## Excerpt provided

—————

Lautaro Iván Carrachino (born 16 April 1997) is an Argentine former professional footballer who played as a forward.

Career
Carrachino started his career in the youth of San Lorenzo. In August 2018, Carrachino completed a loan move to Primera B Nacional's Almagro. He made his professional debut on 28 October, appearing for the final six minutes of a goalless draw with Nueva Chicago at the Estadio Nueva Chicago. Further appearances followed against Atlético de Rafaela, Gimnasia y Esgrima and Instituto, in a campaign that saw him be an unused substitute eleven times. Carrachino returned to San Lorenzo on 30 June 2019, but was soon released by the club.

—————

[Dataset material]

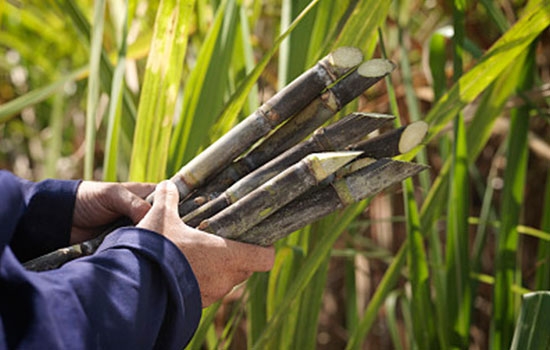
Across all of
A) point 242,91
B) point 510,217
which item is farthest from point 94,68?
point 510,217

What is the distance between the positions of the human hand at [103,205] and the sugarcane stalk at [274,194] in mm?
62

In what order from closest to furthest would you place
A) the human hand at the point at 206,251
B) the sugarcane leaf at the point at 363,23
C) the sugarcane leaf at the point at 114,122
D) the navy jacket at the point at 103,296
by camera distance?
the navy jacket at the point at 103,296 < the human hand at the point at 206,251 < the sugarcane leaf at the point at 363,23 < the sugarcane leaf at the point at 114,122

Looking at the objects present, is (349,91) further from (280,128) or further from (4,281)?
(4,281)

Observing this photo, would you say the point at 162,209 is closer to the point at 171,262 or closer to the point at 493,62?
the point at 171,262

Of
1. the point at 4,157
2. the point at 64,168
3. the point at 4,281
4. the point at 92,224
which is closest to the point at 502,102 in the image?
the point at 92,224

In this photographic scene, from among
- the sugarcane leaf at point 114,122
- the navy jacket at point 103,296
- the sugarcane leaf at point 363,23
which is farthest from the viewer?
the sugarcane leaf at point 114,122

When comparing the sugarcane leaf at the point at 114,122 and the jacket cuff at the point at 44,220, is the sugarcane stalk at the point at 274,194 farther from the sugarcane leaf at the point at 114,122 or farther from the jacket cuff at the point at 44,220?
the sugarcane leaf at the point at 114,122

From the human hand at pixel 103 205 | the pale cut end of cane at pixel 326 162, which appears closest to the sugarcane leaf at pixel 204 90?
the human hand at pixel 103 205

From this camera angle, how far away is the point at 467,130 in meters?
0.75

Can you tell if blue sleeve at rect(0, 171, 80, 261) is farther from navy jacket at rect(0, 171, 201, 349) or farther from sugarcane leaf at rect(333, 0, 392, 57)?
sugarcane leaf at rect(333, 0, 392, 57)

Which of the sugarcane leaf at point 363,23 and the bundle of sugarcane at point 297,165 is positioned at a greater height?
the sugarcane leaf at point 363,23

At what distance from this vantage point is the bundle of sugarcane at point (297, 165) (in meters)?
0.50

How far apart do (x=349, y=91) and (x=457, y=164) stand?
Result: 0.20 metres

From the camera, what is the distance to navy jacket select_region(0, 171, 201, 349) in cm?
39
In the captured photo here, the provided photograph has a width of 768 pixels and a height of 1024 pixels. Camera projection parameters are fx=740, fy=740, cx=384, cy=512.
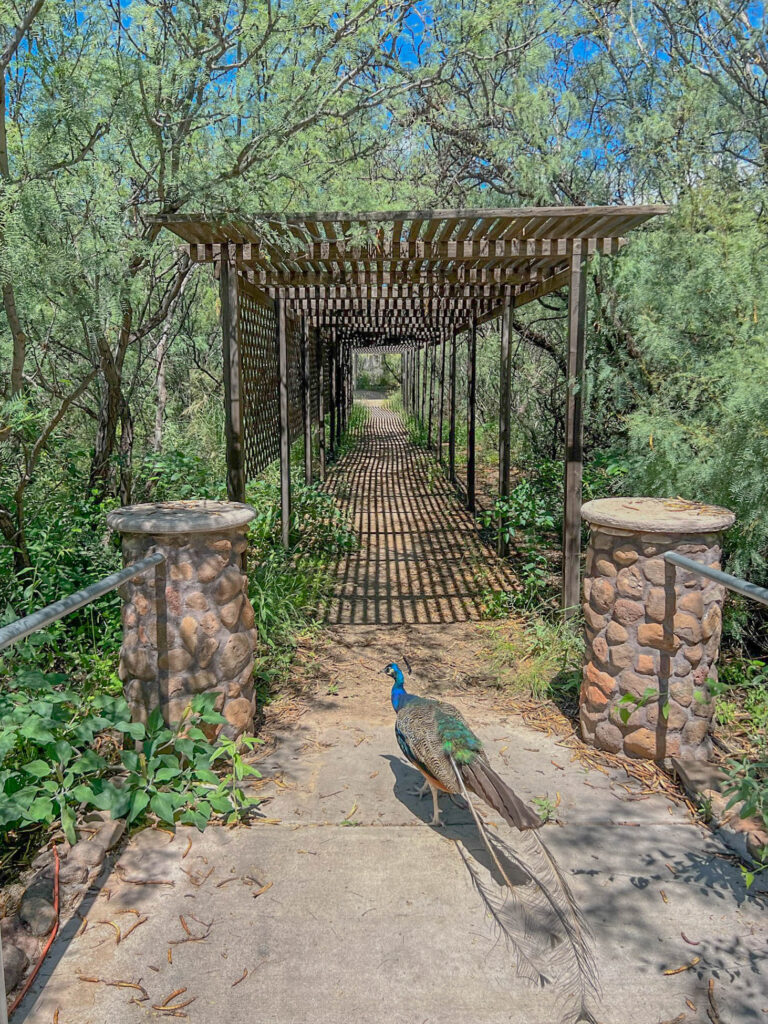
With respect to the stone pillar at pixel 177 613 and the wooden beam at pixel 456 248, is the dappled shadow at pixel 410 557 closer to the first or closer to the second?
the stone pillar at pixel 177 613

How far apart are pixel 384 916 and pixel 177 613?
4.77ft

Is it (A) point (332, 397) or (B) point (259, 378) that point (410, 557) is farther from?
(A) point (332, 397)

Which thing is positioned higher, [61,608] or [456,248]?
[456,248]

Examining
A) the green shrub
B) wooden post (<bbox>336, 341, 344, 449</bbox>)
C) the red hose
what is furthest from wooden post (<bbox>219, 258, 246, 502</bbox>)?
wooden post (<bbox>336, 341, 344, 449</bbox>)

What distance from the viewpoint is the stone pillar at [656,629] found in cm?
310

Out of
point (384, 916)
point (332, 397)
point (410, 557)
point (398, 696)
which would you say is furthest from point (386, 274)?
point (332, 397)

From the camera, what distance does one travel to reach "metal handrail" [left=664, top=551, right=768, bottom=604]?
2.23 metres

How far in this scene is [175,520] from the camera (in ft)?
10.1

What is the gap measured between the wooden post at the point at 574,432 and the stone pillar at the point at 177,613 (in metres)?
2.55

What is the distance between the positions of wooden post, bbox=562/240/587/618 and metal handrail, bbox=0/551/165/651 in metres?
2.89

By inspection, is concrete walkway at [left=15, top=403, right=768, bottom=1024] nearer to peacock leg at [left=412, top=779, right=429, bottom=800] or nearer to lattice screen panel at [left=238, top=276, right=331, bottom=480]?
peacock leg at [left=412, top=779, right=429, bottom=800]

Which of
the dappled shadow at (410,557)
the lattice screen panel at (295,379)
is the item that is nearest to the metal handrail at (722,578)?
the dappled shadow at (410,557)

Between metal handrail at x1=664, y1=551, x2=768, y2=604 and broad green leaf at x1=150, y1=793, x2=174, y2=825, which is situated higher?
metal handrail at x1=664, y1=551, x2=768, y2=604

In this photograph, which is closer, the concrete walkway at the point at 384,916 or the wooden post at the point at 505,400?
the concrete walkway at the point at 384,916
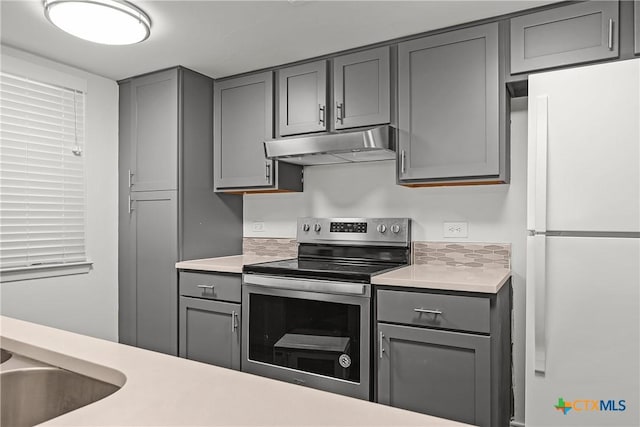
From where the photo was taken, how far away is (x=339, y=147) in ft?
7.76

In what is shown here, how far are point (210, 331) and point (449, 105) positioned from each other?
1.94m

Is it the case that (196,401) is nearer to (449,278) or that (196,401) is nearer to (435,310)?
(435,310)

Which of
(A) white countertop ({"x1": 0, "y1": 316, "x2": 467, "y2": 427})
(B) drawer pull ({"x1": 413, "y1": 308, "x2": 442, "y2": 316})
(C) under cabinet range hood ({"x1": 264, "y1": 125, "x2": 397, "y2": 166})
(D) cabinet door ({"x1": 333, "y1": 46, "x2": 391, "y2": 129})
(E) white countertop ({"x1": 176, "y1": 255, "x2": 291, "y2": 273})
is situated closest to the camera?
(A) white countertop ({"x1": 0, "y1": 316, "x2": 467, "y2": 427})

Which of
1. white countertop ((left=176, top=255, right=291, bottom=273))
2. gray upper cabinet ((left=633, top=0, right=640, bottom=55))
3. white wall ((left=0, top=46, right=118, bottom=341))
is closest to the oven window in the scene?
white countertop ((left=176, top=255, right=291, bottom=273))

—————

## Task brief
Quote the passage of the Carrachino biography that opens with the words containing "Lautaro Iván Carrachino" and closes with "by the club.".

## Result of the exercise
Lautaro Iván Carrachino (born 16 April 1997) is an Argentine former professional footballer who played as a forward.

Career
Carrachino started his career in the youth of San Lorenzo. In August 2018, Carrachino completed a loan move to Primera B Nacional's Almagro. He made his professional debut on 28 October, appearing for the final six minutes of a goalless draw with Nueva Chicago at the Estadio Nueva Chicago. Further appearances followed against Atlético de Rafaela, Gimnasia y Esgrima and Instituto, in a campaign that saw him be an unused substitute eleven times. Carrachino returned to San Lorenzo on 30 June 2019, but was soon released by the club.